Sunday, November 18, 2012
Australia's Vanishing Animals
One bat may not seem like a big deal. Mammologist Tim Flannery, though, thinks the extinction of one bat species - the Christmas Island pipistrelle - bodes ill for Australia's animals. In this touching and unnerving article, the discoverer of two tree kangaroo species, argues that Australia's unique fauna is on a steep downward slide that will see many more extinctions, including numerous mammals. (Since mammals are, as a rule, the easiest types of animals to convince humans populations to conserve, a bad time for the mammals normally means an even worse fate for other orders.) He makes the interesting note that, in large regions of the country, the medium-sized fauna - between the size of a rat and a kangaroo - is simply missing.
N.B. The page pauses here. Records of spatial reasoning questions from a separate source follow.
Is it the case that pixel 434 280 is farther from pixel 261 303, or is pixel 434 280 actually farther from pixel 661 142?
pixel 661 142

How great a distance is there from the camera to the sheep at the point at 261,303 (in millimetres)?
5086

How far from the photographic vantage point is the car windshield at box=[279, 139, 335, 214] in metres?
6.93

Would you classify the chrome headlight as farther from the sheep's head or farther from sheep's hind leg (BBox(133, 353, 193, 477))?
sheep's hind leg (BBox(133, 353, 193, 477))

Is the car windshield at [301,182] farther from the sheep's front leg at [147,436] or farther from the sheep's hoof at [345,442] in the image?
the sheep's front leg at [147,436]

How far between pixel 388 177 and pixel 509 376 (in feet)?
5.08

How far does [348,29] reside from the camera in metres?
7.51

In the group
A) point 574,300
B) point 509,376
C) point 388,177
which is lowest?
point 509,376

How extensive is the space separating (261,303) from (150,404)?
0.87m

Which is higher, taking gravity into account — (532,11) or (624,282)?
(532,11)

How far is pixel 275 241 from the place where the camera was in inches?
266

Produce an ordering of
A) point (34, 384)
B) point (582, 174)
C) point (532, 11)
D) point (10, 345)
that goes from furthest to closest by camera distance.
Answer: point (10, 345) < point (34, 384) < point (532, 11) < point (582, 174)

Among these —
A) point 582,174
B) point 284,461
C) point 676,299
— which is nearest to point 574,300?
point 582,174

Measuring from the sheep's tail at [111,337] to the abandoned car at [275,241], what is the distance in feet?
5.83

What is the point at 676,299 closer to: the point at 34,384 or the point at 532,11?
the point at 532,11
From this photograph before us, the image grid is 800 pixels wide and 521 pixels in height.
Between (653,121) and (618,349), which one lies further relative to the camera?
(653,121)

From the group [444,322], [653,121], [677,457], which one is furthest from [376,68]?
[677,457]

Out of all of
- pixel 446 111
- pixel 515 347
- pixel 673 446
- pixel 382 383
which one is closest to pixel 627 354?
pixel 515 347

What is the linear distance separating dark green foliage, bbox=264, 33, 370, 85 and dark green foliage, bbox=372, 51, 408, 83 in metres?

Only one species (the salt-water crocodile) has recovered after being placed on Australia's equivalent of the U.S. Endangered Species List, and Flannery believes that many species of all types are sliding into extinction because of government inaction. The bat galls him because he believes he presented a sensible, affordable plan for its salvation to the government, which essentially could not be bothered. One species Flannery thinks is in imminent danger, the bridled nailtail wallaby, was in my 1995 book Rumors of Existence as a case of rediscovery after presumed extinction. The celebration may have been premature.